The first issue is more widely known – the gang warfare between traditional New Zealand gangs and "the 501s", who are the Australian-raised but Kiwi-born deportees who have been shipped back here to create havoc.
The heightened gun violence in Auckland has been blamed on the 501s, which include several alleged homicides in recent months. "Sydney-style gang wars", they have been dubbed.
The second factor, the one I see directly across from my apartment building, is the sad impact that long-term emergency housing has on the surrounding communities.
To mitigate the impact on their bottom lines due to lost international tourism, CBD hoteliers and other landlords are making up for lost funds by renting rooms to the government.
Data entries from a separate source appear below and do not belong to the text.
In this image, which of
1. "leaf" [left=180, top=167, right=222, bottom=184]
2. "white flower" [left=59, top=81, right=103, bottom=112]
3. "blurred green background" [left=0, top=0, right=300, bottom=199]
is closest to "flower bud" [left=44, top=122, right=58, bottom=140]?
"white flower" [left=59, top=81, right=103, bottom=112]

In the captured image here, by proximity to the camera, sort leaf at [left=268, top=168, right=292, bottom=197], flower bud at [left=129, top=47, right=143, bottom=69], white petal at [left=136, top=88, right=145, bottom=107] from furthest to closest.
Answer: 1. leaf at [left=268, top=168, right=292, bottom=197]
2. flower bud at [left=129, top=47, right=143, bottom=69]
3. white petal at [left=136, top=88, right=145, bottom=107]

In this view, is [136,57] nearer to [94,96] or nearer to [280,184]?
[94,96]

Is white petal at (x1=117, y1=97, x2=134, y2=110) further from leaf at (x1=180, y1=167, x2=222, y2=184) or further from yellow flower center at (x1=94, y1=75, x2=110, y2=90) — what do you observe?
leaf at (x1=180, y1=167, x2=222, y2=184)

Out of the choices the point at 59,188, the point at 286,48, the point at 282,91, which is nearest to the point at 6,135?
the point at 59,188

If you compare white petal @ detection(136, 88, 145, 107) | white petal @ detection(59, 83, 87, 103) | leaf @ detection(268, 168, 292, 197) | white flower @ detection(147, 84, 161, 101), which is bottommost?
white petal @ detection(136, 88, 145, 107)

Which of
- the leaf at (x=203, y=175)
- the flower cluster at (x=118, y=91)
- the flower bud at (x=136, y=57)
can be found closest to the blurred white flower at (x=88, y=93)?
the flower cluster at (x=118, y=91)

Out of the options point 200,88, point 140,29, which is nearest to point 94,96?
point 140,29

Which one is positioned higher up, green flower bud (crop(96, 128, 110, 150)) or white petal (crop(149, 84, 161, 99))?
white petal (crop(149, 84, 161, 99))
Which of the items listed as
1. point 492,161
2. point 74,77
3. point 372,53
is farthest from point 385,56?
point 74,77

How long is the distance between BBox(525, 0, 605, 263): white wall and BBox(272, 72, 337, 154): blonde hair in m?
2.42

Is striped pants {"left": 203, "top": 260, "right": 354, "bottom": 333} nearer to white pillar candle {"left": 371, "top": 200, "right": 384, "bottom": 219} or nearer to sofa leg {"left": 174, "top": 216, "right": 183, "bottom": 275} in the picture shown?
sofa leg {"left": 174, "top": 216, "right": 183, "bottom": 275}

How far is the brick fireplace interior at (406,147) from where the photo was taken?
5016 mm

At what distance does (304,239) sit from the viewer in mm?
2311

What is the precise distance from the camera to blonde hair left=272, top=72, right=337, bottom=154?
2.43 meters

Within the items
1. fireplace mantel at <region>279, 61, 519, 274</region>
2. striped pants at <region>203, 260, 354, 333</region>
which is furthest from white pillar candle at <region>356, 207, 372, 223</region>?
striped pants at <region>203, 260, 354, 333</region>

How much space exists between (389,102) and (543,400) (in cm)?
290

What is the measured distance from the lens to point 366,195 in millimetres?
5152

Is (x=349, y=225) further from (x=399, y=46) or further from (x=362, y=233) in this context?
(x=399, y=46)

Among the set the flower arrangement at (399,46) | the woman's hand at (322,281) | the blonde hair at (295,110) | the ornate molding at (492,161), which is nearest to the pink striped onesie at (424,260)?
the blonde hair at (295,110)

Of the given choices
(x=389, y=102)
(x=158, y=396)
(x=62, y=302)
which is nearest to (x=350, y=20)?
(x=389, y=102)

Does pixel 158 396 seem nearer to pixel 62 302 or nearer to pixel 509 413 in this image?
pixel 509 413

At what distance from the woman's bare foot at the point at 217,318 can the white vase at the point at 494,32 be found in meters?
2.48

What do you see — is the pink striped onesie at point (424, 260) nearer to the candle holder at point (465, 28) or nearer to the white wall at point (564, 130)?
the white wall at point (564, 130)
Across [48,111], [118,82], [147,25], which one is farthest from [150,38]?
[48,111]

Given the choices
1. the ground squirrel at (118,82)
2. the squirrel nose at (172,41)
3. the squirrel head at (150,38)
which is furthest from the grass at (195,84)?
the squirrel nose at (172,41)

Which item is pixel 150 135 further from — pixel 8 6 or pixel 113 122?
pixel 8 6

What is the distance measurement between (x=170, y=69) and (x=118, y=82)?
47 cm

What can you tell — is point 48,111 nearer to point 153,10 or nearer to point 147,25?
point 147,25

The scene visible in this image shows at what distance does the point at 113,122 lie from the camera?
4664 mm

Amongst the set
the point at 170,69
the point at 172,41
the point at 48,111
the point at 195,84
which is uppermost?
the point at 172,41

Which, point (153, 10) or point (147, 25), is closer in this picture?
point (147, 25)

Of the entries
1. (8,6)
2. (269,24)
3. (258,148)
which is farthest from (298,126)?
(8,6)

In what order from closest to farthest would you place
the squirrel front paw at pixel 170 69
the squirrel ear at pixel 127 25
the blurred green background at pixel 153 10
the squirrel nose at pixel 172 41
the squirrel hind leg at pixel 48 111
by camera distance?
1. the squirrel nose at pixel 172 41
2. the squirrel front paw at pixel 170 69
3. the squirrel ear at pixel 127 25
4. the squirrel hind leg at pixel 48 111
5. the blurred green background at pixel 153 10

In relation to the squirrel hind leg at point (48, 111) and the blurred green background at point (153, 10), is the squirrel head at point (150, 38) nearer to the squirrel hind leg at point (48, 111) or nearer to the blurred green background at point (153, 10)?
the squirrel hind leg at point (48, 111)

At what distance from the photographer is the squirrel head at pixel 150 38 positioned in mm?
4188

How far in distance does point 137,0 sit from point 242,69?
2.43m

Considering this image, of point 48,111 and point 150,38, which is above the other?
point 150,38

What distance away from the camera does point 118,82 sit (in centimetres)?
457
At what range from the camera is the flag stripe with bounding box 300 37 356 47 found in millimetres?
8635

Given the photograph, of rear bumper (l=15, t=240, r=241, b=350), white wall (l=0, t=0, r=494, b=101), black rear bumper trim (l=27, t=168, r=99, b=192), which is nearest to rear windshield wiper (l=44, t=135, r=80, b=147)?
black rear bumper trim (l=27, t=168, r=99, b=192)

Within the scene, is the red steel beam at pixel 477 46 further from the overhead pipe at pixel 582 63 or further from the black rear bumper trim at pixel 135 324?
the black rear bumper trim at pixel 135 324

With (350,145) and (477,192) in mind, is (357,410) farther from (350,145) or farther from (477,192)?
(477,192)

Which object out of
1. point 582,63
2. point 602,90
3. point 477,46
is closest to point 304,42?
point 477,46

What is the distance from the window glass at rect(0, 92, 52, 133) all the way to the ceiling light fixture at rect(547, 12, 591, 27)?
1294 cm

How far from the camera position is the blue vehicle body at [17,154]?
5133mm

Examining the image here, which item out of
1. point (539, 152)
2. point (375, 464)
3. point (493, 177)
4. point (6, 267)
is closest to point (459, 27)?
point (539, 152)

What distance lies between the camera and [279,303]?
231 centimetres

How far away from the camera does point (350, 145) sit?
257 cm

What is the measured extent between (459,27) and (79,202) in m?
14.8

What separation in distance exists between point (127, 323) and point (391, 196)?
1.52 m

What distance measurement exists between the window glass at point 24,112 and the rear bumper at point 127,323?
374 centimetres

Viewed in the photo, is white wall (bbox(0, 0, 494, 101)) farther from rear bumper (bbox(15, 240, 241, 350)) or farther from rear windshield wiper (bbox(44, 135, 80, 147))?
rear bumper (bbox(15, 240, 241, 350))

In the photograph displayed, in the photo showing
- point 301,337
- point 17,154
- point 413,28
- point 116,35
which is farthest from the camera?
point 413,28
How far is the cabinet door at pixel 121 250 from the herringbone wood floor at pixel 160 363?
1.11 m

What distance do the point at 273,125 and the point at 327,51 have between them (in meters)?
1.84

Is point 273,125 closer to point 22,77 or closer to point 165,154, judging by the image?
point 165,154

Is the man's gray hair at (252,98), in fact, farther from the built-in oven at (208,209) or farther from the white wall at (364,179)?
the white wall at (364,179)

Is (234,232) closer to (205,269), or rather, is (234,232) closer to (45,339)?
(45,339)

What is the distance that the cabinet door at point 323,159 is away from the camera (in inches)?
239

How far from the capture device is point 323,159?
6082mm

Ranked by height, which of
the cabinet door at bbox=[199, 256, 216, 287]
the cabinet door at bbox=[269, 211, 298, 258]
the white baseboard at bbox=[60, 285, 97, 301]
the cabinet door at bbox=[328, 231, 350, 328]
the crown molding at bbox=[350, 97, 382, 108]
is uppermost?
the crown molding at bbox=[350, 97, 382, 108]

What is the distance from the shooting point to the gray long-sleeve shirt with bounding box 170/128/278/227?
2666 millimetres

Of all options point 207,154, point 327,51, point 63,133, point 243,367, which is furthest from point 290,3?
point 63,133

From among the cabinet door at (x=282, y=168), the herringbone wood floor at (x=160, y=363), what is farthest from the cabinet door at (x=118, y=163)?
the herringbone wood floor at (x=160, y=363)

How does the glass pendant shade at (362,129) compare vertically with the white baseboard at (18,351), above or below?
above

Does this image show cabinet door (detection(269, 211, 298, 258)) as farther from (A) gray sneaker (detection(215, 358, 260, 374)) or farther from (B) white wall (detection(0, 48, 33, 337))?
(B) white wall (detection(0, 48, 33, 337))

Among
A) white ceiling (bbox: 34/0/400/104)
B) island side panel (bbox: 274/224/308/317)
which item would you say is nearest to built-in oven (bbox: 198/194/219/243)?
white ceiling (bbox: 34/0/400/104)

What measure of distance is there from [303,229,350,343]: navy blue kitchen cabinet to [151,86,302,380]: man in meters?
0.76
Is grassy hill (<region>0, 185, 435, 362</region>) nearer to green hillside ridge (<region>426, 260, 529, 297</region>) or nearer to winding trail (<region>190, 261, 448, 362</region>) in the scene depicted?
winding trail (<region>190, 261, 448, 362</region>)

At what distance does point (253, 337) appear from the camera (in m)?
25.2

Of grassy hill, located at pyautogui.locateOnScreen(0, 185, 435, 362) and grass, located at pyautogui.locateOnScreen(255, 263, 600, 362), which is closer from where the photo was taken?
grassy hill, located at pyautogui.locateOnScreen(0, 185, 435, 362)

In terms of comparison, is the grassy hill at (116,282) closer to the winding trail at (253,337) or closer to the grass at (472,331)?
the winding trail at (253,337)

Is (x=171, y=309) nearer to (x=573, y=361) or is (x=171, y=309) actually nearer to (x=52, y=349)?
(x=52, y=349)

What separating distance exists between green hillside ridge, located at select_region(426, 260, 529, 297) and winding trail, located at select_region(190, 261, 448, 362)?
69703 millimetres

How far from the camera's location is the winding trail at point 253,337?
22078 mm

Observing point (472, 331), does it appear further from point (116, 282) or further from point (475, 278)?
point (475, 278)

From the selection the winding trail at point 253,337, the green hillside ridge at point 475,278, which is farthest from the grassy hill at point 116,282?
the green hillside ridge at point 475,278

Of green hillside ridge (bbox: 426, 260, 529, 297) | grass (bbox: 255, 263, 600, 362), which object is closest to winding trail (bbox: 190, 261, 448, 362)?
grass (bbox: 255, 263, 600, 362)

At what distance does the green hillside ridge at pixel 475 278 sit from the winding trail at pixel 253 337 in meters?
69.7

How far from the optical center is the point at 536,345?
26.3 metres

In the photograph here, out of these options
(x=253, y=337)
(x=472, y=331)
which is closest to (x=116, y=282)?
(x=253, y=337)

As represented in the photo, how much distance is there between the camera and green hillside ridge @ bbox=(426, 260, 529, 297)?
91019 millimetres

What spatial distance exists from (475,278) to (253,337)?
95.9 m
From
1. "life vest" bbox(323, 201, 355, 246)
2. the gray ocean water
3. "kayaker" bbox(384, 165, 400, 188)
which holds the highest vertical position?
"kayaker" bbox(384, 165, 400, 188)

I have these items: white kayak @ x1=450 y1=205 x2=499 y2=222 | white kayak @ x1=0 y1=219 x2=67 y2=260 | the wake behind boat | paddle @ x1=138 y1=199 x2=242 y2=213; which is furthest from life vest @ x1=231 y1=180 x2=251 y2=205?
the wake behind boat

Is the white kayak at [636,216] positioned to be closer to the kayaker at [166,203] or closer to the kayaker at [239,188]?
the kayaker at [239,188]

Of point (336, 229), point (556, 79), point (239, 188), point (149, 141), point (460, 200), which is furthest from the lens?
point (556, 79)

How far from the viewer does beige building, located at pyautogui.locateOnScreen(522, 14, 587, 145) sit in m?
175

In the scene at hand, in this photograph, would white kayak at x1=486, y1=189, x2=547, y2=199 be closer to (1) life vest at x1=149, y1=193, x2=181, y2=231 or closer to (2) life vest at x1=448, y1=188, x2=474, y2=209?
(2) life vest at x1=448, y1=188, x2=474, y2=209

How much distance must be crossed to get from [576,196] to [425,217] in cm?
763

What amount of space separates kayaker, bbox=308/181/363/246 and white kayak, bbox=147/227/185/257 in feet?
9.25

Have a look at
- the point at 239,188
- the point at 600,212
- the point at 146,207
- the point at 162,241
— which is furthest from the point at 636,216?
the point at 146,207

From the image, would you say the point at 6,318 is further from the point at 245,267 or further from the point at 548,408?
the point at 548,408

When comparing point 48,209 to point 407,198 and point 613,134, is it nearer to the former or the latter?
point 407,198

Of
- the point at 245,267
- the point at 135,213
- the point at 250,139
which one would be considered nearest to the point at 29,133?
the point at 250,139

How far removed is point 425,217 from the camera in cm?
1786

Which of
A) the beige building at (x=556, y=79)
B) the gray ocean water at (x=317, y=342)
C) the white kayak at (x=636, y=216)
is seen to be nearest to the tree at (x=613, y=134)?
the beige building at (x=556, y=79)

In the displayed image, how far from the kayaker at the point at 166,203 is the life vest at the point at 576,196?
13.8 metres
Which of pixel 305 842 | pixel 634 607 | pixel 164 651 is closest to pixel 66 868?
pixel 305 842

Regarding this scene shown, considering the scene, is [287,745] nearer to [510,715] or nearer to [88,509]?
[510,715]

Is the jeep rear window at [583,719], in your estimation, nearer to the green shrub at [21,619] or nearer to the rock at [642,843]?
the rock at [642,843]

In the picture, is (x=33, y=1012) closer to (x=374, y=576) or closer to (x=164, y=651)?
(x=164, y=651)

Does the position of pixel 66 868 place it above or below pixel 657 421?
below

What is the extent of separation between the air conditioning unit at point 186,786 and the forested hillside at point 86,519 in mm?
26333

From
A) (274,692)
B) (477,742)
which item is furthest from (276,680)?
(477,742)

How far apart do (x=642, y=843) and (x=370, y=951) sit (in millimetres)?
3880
So far, $365 million has been spent to house 10,000 people for long-term emergency accommodation ("long-term emergency" is an oxymoron by the way, like saying it's a "chronic acute" issue).
Of course, everyone deserves a home and nobody in a country (especially one with such a strong social system like New Zealand) should have to live on the streets. But, should residents (who pay exorbitant property prices and rents, by the way) have our quality of life suffer so dramatically to house those who seem intent on making Auckland CBD a mess?
Is it a reasonable expectation to live in one's central city apartment, and to feel safe? Unencumbered by intimidation, violence, and drugs at your literal doorstep? Have we all not been through enough turmoil in the last two years?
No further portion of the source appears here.